The following year, the sons once again relented and returned their imprisoned and exiled family members. In 835 Louis I was re-crowned as Holy Roman Emperor with the original lands and titles restored to the three sons by his first marriage. It looked like the young Charles might remain disenfranchised until Pepin's death in 838. Then Louis I tried to name Charles as Pepin's successor in Aquitaine and the family truce was once again dissolved.
The first problem was Pepin I had willed his territory and title to his son. The court of Aquitaine defied Emperor Louis and honoured Pepin's wishes by crowning the son as Pepin II. The Pope and the older brothers did not recognize either Charles or Pepin II as the true ruler of Aquitaine.
Next Louis I turned over the eastern half of his empire to Lothaire and named his youngest as Charles II, the sole ruler of the western half. Thus he practically shut out Louis "the German" who needless to say was not amused.
The quarrels and strife continued for two more years until Louis I died in 840. Then a full-fledged civil war broke out among his survivors for control.
TREATY OF VERDUN DIVIDED FRANCIA INTO EAST, WEST AND MIDDLE
Long before Charlemagne, the Merovingians divided the Frankish empire into Neustria (Western territory) and Austrasia (Eastern territory). Neustria was roughly the equivalent of modern France and Austrasia was the equivalent of later Germany. Now what Charlemagne had joined together was once again wrest asunder by his grandsons.
Once united against their father and half-brother, Lothaire and Louis "the German" now struggled for control against each other and half-brother Charles II. When it looked like Lothaire was going to succeed in obtaining sole rule of a united kingdom, Louis "the German" joined forces with his former sibling archrival Charles II.

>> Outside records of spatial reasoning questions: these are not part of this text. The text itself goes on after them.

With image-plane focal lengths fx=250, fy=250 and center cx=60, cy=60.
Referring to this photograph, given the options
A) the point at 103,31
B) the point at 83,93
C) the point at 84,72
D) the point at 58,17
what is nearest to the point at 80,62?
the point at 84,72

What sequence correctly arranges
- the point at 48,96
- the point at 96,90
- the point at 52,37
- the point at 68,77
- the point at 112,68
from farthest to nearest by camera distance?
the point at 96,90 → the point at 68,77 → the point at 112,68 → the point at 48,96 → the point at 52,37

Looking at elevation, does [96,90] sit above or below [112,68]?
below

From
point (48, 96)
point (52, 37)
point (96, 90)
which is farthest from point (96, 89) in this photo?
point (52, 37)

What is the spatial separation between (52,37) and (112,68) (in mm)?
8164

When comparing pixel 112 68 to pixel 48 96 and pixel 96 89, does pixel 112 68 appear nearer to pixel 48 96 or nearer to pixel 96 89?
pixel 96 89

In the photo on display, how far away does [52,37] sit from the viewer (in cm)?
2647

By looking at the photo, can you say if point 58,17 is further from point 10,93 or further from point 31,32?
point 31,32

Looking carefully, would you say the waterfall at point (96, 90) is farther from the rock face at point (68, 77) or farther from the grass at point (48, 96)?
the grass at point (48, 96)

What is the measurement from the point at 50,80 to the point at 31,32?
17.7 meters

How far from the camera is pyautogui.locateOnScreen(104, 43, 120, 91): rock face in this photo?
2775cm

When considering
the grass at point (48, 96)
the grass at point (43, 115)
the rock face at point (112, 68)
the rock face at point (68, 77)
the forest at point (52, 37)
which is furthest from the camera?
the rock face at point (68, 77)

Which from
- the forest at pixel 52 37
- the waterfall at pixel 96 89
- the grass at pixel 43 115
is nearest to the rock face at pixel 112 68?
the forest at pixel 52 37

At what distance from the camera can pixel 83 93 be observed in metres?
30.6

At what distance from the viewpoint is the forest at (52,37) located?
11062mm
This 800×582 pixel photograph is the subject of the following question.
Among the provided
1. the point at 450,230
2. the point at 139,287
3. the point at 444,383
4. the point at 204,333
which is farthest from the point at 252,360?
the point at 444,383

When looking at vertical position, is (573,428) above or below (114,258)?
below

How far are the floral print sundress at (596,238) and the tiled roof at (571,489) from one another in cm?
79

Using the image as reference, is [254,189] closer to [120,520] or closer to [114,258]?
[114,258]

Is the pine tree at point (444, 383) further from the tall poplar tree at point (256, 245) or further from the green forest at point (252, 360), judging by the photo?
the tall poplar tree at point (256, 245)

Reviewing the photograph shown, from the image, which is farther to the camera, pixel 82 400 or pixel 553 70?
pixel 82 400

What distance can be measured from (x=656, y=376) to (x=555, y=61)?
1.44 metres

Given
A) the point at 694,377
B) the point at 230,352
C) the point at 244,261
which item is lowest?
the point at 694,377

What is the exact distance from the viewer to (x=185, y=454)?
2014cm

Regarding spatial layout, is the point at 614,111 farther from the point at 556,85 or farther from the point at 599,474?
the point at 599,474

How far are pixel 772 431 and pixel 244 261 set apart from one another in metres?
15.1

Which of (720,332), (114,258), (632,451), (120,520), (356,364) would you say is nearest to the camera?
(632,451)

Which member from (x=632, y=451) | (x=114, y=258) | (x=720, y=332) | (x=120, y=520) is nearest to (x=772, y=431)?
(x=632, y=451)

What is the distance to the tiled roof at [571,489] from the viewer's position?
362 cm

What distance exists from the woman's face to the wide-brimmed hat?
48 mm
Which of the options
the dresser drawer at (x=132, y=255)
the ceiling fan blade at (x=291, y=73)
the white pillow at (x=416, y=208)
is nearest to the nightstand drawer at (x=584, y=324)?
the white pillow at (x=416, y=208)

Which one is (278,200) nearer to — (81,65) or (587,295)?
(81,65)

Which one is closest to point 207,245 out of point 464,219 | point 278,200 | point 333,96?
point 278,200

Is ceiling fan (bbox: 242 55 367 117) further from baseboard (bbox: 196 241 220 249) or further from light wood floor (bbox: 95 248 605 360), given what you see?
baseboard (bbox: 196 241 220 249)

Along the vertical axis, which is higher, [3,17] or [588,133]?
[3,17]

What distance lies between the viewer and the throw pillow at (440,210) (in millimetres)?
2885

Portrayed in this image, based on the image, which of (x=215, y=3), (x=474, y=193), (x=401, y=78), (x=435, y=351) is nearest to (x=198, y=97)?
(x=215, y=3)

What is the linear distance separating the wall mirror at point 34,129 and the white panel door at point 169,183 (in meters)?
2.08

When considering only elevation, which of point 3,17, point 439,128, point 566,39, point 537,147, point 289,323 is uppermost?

In 841 the two managed to defeat Lothaire at the Battle of Fontenot (Fontenoy). Charles II and Louis "the German" renewed their alliance in 842 under the Oath of Strasbourg and the following year forced Lothaire to sign the Treaty of Verdun.
Through this treaty, Charles II or Charles "the Bald" became Emperor of West Francia or "Francia Occidentalis" (roughly equivalent to modern France) and Louis "the German" was crowned King of East Francia or "Francia Orientalis" (now Germany and Austria).
However, they did not shut out Lothaire from sharing the rule. He was named Emperor of the "Middle Kingdom" which consisted of lands fought over by the other two kingdoms ever since. His territory, which included the Low Countries, ran from the North Sea through Lorraine and Alsace to Burgundy (Bourgogne) and Provence and over to most of Italy. This was a landmark decision in establishing the three major states which were to become France, Germany and Italy with the smaller lands that were to struggle for independence as their larger neighbours fought over them.
THE MIDDLE KINGDOM AND THE TREATY OF MERSEN
Although his brothers allowed him to retain the imperial title, by 855 Lothaire had enough of warring even against his own kin and abdicated to become a monk. Before he retired as Emperor of the "Middle Kingdom" he subdivided his lands among his sons. One son was given the eastern part of Italy and another who was called Louis II was granted the title of King of the West and the lands on the western portion of Italy nearest West Francia. Soon after this the Saracens invaded the eastern part of Italy and threatened Rome. Pope Gregory IV appealed to Louis II who stopped the spread of the Muslims and ruled this portion too until his death.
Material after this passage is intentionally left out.